1. 200MB debdiff, really hard to verify/validate/test. We need to think on a good way to guarantee that we are not introducing issues.

2. On Luis' PPA the package fails to build in some architectures. Luis is going to trigger another build and see if it passes. If it fails and continues to not include logs on why it fails, I will ask Launchpad team to investigate what's happening.

Impish will reach end-of-life tomorrow.

As I mentioned in the #ubuntu-security channel, to guarantee that we are not introducing issues, in addition to testing the package, only consider the changes in the Debian packaging tarball (ignoring the upstream changes).

The patched source packages build successfully on all architectures.

my colleague Spyros will be taking a look if he can bring kinetic's version to Jammy and Focal.

Hello Luis,

Thanks for your time and for helping with the security of Ubuntu!

So the wpe-webkit-mir-kiosk snap is actually vendoring libwpe, wpewebkit and wpebackend-fdo directly from upstream so it's not using the debs in the archive. I saw you opened a PR for them as well to update the versions used.

I built my own updates for focal and jammy and also tried yours from your ppa but I am having some trouble while testing to check for regressions. i.e I can't get cog to run without crashing in any configuration.

So since we don't have any indication that this package is widely used and since I cannot consistently test it for regressions, I am hesitating to push an update for it and it's sitting at a low priority at the moment.

Could you please share how did you test the packages you provided in case I am missing something?

WPE WebKit 2.36.6 was released today and I will package it next week (August 8-14).
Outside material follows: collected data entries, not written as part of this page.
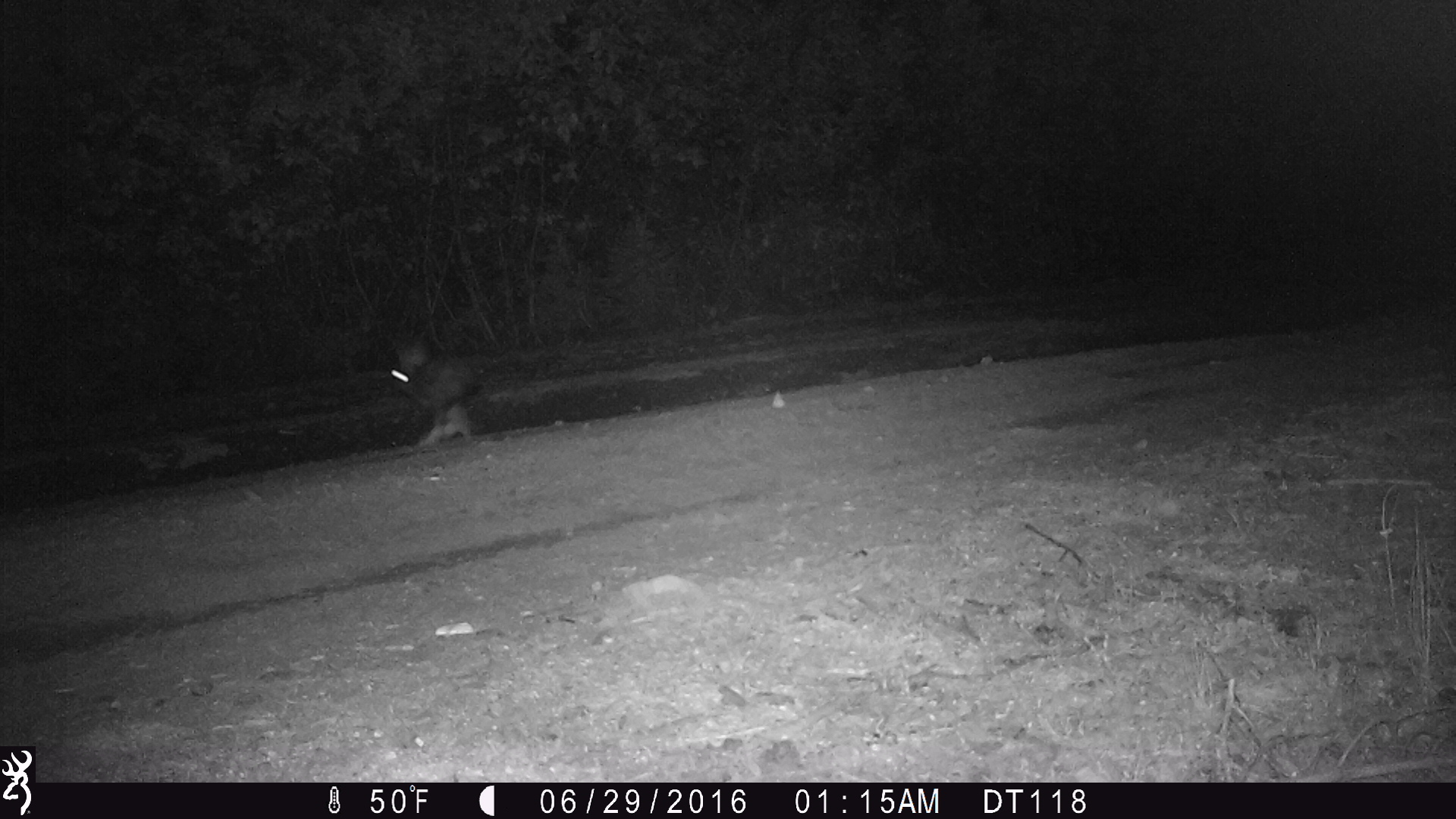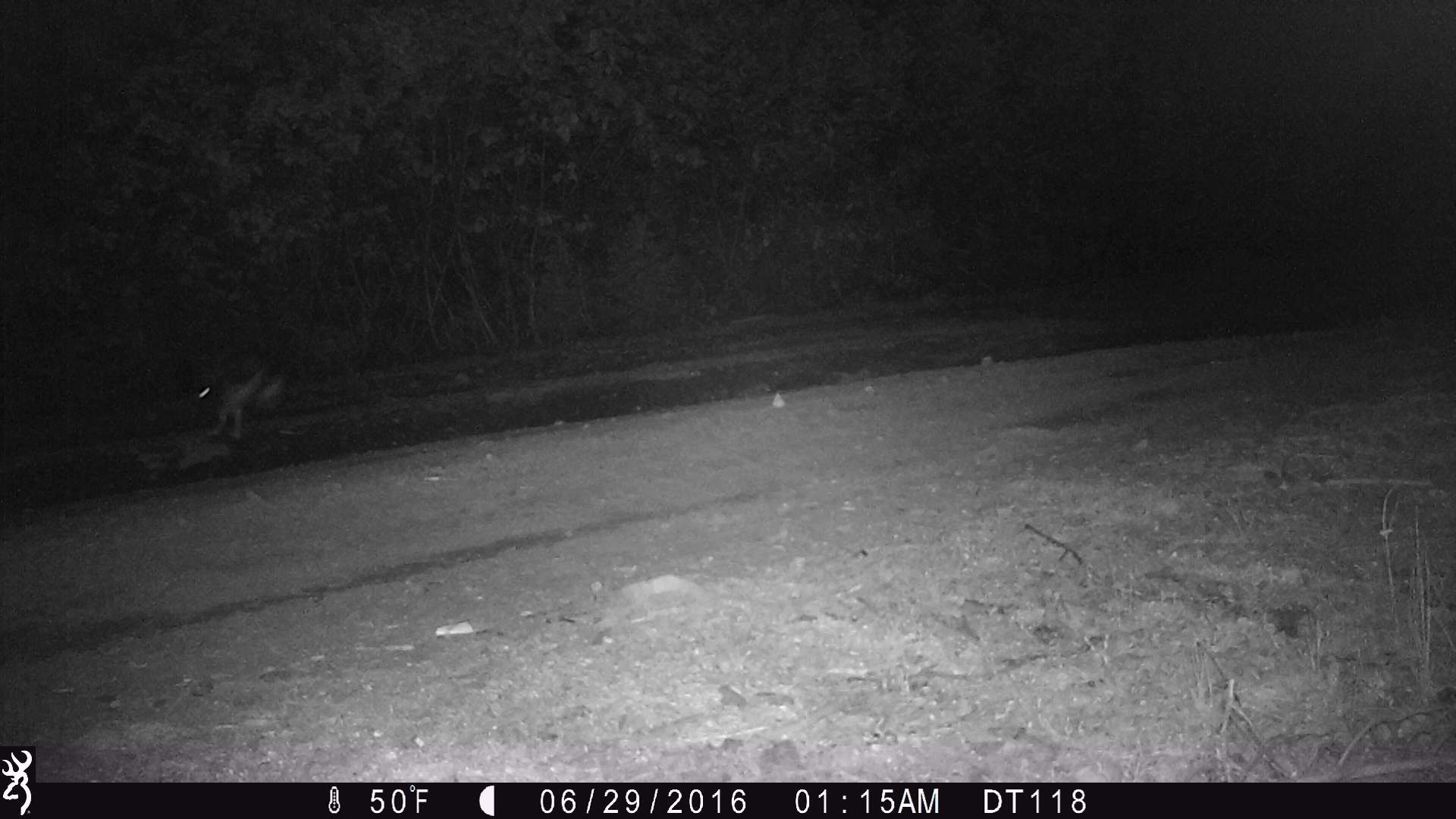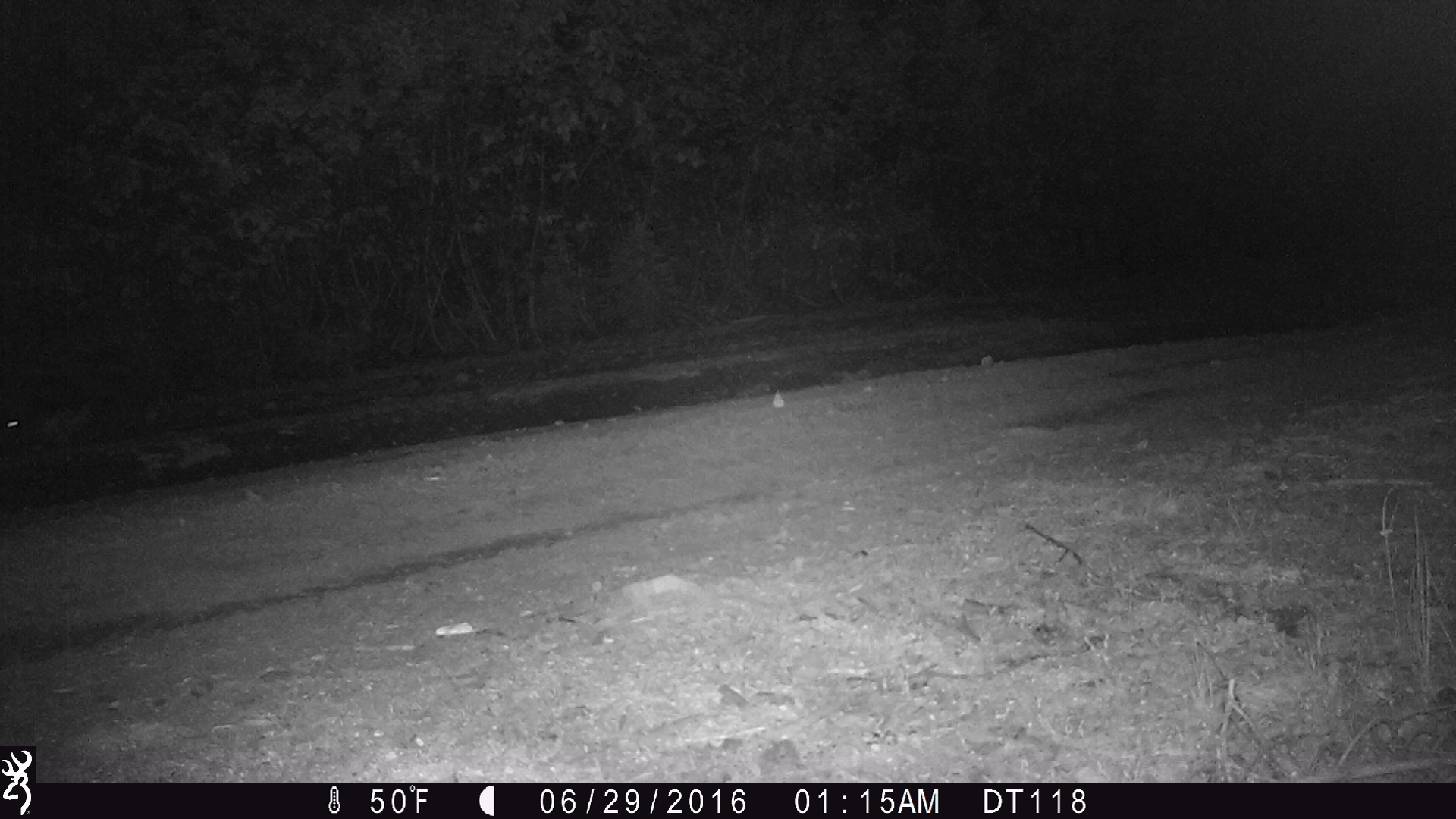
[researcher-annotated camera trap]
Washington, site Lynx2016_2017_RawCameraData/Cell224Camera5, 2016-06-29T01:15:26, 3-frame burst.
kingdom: Animalia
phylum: Chordata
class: Mammalia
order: Lagomorpha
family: Leporidae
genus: Lepus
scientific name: Lepus americanus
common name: snowshoe hare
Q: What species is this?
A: Lepus americanus (snowshoe hare).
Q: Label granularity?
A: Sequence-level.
There are 3 snaps that contain WPE WebKit:
* https://snapcraft.io/wpe-webkit-mir-kiosk-with-delay
* https://snapcraft.io/wpe-webkit-mir-kiosk
* https://snapcraft.io/wpe-webkit-libs

Please give details on how you are testing these updates. We will not be sponsoring packages that haven't been tested, and that we are unable to test ourselves.

Test plan:

1. Add my PPA (https://launchpad.net/~luis220413/+archive/ubuntu/security-updates/) to a test system running Ubuntu 20.04 or 22.04 (both releases must be tested).
2. Install cog with "sudo apt install cog"
3. Run cog -P x11 https://ubuntu.com/
4. Run cog -P headless https://ubuntu.com/
5. Run the following commands:
$ sudo snap install --classic snapcraft
$ git clone https://gitlab.com/ist199099/wpe-webkit-snap
$ cd wpe-webkit-snap
$ snapcraft

Running cog -P wl https://ubuntu.com/ does not work on my Ubuntu 22.04 VM:

wl_registry@2: error 0: invalid version for global wl_seat (15): have 5, wanted 7

(cog:16279): Cog-WARNING **: 17:47:19.437: Platform setup failed: Could not initialize EGL (0x3001)

Hello Luis, I am following your steps using a fresh focal VM, I login in X and I get:

cog -P x11 https://ubuntu.com

** (cog:4561): WARNING **: 21:06:09.862: Could not load: libcogplatform-x11.so (possible cause: No such file or directory).

wpe: could not load the impl library. Is there any backend installed?: libWPEBackend-default.so: cannot open shared object file: No such file or directory
Aborted (core dumped)

same error with "-P headless". This is for the cog and libwpe that is currently in our archive.

I had also added some comments in https://bugs.launchpad.net/ubuntu/+source/wpewebkit/+bug/1981592/comments/4 with a few more of my attempts. Thanks again for monitoring this.

I can't get cog to work on 20.04:

$ cog -P x11 https://ubuntu.com

** (cog:4346): WARNING **: 14:11:55.892: Could not load: libcogplatform-x11.so (possible cause: Resource temporarily unavailable).

wpe: could not load the impl library. Is there any backend installed?: libWPEBackend-default.so: cannot open shared object file: No such file or directory
Aborted (core dumped)

$ cog -P headless https://ubuntu.com

** (cog:4370): WARNING **: 14:12:05.112: Could not load: libcogplatform-headless.so (possible cause: No such file or directory).

wpe: could not load the impl library. Is there any backend installed?: libWPEBackend-default.so: cannot open shared object file: No such file or directory
Aborted (core dumped)

I have no idea why you are making a snap in the comment above...that has nothing to do with this bug or with the wpewebkit package in the archive...

Luis, you keep updating the description but you haven't replied to comment 36.
Please provide the information requested.